*Task to complete:* Reproduce verbatim every line from the one that includes "Considering point (684, 523)" to the closing line of the entries; omit everything before it.
-------- Dataset --------
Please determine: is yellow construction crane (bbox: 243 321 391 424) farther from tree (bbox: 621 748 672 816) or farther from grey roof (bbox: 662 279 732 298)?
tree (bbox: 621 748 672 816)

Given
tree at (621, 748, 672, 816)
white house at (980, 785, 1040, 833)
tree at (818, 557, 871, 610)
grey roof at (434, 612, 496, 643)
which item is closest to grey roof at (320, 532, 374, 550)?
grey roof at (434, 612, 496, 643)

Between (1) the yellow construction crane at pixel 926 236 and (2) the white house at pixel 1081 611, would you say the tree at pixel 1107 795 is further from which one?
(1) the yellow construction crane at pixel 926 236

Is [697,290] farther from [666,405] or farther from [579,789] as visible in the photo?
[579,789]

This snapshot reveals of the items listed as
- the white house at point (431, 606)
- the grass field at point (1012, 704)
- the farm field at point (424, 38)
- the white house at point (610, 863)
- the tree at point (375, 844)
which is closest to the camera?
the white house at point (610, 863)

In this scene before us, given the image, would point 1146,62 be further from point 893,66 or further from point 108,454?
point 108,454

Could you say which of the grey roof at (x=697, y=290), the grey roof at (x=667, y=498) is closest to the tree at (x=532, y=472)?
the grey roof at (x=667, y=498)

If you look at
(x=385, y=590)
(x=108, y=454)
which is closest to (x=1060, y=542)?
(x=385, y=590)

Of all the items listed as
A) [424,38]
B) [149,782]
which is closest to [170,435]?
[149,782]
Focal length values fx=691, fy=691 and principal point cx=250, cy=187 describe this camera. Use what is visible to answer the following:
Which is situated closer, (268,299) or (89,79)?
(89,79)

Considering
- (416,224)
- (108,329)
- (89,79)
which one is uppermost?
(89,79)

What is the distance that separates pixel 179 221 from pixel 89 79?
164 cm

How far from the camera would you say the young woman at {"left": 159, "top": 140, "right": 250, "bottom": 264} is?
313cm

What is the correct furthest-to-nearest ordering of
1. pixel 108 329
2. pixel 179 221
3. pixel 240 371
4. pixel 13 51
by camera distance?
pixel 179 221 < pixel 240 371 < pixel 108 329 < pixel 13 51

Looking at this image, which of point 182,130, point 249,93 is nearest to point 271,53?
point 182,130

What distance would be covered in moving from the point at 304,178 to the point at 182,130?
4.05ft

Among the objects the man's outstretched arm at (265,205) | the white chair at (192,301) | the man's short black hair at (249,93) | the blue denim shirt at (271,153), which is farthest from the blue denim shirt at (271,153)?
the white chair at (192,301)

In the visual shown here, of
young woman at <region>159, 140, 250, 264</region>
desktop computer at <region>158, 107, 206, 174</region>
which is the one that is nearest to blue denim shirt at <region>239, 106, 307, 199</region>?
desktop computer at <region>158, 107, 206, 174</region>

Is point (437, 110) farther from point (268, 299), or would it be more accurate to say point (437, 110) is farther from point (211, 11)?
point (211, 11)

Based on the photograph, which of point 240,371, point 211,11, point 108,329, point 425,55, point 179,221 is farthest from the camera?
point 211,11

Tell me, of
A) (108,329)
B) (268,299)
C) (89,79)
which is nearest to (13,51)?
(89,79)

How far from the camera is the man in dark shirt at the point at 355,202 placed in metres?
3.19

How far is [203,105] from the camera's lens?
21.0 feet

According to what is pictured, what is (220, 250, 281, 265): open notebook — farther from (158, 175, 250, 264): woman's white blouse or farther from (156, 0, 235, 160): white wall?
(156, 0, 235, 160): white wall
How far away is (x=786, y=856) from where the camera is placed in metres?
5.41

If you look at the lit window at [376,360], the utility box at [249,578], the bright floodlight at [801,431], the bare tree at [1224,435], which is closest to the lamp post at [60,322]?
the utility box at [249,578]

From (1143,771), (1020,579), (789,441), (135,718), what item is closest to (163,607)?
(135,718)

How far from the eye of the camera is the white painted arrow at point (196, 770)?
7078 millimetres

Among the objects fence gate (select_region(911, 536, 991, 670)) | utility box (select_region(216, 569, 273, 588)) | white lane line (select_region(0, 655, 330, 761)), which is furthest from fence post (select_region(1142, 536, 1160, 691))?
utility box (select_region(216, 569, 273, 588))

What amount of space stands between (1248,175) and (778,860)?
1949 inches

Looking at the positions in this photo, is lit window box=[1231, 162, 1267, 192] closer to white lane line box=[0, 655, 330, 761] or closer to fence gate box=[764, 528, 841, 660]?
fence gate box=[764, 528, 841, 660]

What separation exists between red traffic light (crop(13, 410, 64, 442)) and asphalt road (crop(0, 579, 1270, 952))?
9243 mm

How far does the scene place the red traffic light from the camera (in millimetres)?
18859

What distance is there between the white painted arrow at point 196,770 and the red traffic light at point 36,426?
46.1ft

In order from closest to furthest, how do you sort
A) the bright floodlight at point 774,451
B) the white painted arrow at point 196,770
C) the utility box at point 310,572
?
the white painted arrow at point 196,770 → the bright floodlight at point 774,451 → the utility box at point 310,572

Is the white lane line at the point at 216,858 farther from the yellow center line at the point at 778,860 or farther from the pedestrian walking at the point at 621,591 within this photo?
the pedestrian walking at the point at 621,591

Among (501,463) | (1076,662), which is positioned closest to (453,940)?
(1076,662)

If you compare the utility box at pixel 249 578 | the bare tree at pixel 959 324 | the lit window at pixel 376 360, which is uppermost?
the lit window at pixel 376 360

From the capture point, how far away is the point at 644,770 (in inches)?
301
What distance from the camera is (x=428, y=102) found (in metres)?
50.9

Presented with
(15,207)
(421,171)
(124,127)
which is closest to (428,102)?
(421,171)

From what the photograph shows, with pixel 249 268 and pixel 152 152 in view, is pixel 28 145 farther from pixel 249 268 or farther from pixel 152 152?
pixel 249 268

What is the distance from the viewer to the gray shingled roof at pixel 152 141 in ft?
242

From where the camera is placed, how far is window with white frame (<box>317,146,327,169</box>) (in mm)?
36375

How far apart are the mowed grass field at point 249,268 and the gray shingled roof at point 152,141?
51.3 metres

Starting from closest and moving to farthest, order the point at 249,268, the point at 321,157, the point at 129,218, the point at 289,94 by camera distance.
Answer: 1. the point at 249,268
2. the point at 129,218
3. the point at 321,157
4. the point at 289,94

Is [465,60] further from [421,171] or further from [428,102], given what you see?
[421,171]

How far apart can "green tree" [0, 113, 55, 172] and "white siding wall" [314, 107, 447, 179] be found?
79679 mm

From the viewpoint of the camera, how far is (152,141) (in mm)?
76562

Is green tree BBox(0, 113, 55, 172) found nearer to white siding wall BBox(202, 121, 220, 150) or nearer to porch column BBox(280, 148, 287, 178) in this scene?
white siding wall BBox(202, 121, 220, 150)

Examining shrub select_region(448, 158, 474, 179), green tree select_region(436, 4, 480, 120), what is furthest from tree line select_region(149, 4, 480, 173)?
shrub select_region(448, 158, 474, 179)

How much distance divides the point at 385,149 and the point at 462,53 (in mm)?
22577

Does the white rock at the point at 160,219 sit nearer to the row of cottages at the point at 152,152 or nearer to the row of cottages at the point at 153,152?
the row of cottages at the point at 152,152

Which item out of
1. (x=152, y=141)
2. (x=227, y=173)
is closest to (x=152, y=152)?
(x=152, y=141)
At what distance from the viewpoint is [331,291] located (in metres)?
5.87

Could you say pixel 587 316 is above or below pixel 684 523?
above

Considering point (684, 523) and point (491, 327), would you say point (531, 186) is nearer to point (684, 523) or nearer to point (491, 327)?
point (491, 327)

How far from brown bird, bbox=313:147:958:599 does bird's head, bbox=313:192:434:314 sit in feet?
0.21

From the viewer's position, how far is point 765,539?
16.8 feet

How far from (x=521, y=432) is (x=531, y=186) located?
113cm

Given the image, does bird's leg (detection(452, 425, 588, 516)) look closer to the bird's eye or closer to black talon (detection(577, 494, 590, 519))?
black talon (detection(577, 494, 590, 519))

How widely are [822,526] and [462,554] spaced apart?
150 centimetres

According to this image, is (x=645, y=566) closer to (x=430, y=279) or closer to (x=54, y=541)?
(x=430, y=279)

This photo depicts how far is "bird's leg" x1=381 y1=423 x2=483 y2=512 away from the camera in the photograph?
--------
*Answer to the problem:*
Considering point (684, 523) and point (491, 327), would you say point (531, 186) is nearer to point (684, 523) or nearer to point (491, 327)?
point (491, 327)

How far from brown bird, bbox=313:147:958:599 does bird's head, bbox=313:192:434:314 sit in feet?
0.21

From the viewer's position, how far is point 765,539?
16.8 feet

How far from (x=521, y=432) is (x=531, y=186) located?
113cm

Given the image, does bird's leg (detection(452, 425, 588, 516)) look closer to the bird's eye or closer to black talon (detection(577, 494, 590, 519))?
black talon (detection(577, 494, 590, 519))

How widely are [822,526] and [462,554] spaced apart?
150 centimetres

According to this image, is (x=645, y=566) closer to (x=430, y=279) or closer to (x=54, y=541)?
(x=430, y=279)

This photo depicts how far is "bird's leg" x1=381 y1=423 x2=483 y2=512 away from the camera in the photograph?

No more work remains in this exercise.